Yan Yean contains Yan Yean Reservoir. Melbourne's first reservoir, a 560 hectare lake with a capacity of 30,000 megalitres, was first established in December 1853 and provides water to Melbourne's northern and central suburbs. A park around the reservoir, managed by Parks Victoria, offers picnic, barbecue and walking facilities.

==History==
Originally Yan Yean occupied quite a large area, and the first Yan Yean Post Office opened on 1 March 1859 and was replaced by Morang in 1861. The next Yan Yean Post Office opened in 1875 and was renamed Yan Yean South in 1892 (later Mernda). A Barber's Creek office (opened 1876) was renamed Yan Yean Railway Station in 1892, then Yan Yean in 1907 and closed in 1974.

==Today==
Yan Yean is the home of Bears Castle.

The Northern Melbourne Institute of TAFE operate a 200 hectare training property at Yan Yean dedicated to training students in cattle and deer farming, aquaculture and the production of medicinal herbs and essential oils.

Golfers play at the Growling Frog Golf Course on Donnybrook Road.

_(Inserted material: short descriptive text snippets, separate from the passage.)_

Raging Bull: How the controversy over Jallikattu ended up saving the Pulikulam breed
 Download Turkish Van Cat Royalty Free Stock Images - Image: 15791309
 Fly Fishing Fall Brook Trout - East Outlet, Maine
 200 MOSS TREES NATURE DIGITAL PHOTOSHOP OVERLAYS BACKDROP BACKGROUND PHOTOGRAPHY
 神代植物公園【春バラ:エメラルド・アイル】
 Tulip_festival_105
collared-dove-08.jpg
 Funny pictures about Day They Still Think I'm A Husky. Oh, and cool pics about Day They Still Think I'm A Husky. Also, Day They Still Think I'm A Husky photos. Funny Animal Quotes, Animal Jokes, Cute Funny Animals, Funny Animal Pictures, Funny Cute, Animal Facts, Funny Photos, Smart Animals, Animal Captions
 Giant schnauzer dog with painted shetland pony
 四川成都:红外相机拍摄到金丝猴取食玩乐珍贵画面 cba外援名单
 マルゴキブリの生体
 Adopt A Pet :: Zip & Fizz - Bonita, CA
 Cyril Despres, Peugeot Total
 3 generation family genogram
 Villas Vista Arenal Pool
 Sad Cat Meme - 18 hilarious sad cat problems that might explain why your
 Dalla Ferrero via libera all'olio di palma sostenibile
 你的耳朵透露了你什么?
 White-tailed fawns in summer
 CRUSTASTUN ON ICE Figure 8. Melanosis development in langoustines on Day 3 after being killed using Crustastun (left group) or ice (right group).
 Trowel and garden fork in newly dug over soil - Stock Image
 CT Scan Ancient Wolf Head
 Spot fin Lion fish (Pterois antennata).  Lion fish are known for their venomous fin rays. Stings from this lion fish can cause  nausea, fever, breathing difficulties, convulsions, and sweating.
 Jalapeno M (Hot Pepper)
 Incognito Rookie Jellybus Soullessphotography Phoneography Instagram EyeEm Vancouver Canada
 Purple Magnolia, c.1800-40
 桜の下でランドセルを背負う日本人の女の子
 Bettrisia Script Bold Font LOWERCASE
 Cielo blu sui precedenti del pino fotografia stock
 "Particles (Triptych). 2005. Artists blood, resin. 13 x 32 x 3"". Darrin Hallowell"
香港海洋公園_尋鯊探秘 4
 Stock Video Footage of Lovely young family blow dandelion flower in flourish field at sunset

The Yan Yean Tennis Club is a 6 tennis court District level tennis club at TH Hurrey Reserve in Yan Yean, where a $3.9 million refurbishment began in 2017.

Yan Yean also contains a cemetery, fruit and berry farm, stock feed and a tin shop.

==Future==
Victoria's Big Build includes ongoing work to heavily upgrade Yan Yean Road running from Diamond Creek, likely due to Yan Yean being highly likely to be developed in the coming decades, following the ongoing development of Doreen and Mernda to the South.